● Exercise details:
Print the data exactly as written, line for line, and leave its pictures behind.

● Dataset section:
--

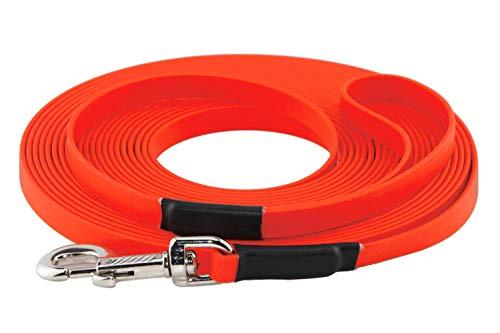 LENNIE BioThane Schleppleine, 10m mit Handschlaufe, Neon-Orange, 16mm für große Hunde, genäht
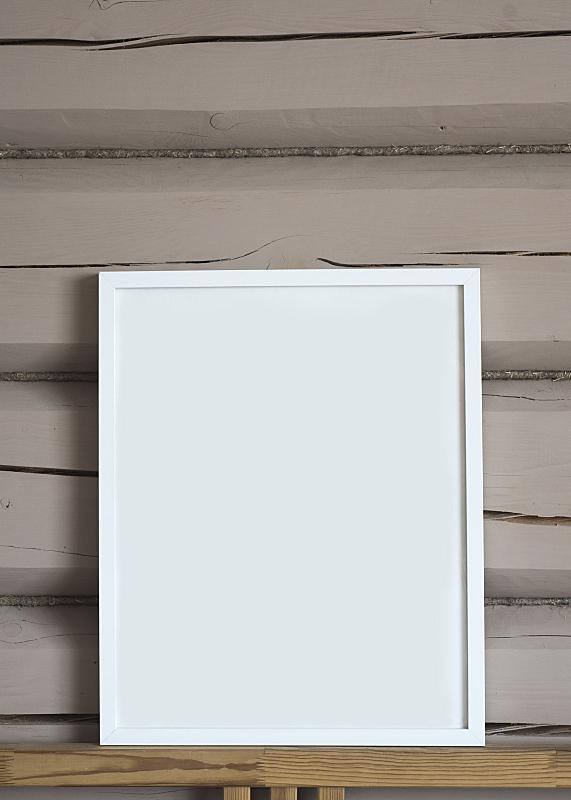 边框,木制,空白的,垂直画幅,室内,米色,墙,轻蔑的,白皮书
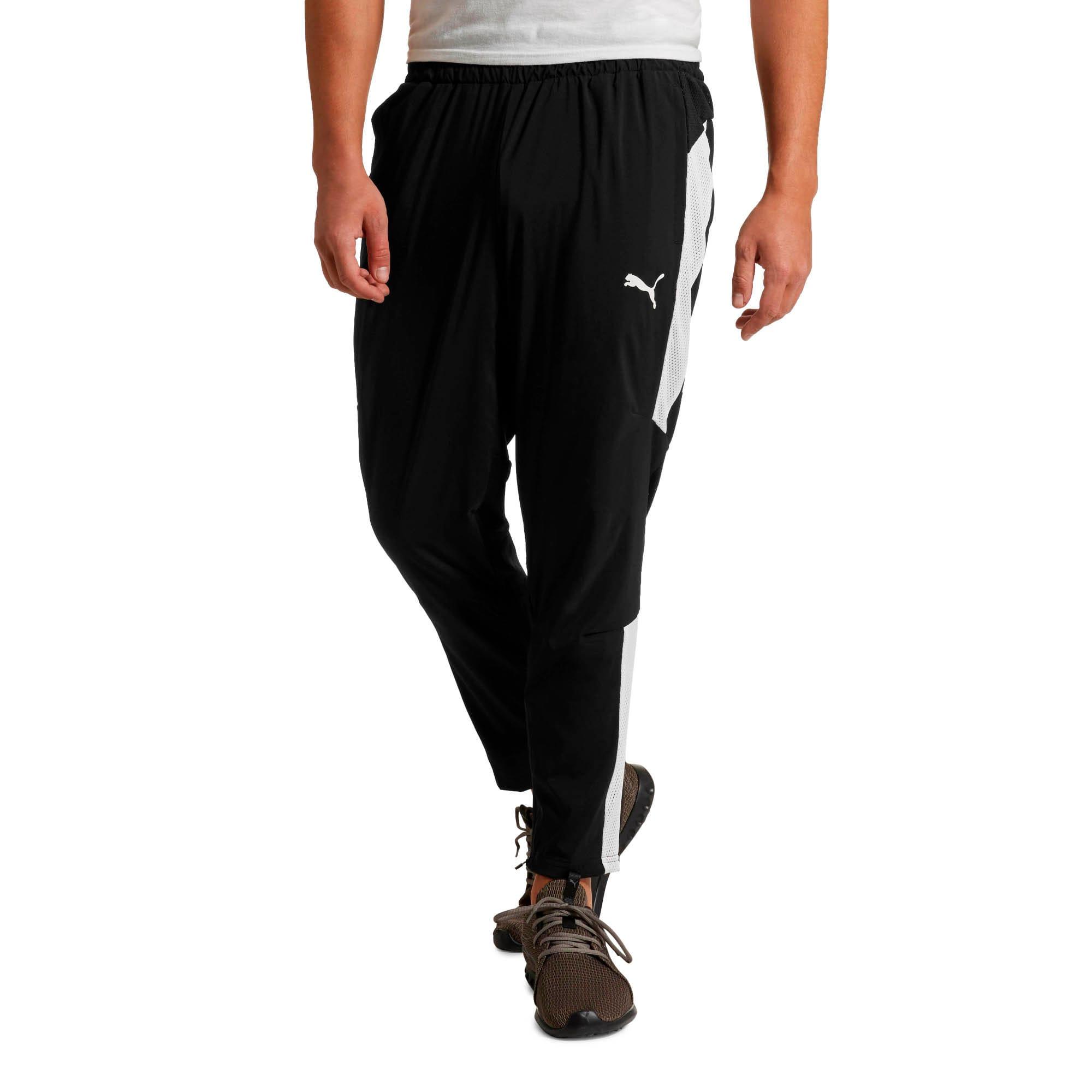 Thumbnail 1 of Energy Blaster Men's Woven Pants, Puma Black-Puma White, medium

--

● Finished exercise:
 LENNIE BioThane Schleppleine, 10m mit Handschlaufe, Neon-Orange, 16mm für große Hunde, genäht
 边框,木制,空白的,垂直画幅,室内,米色,墙,轻蔑的,白皮书
 Thumbnail 1 of Energy Blaster Men's Woven Pants, Puma Black-Puma White, medium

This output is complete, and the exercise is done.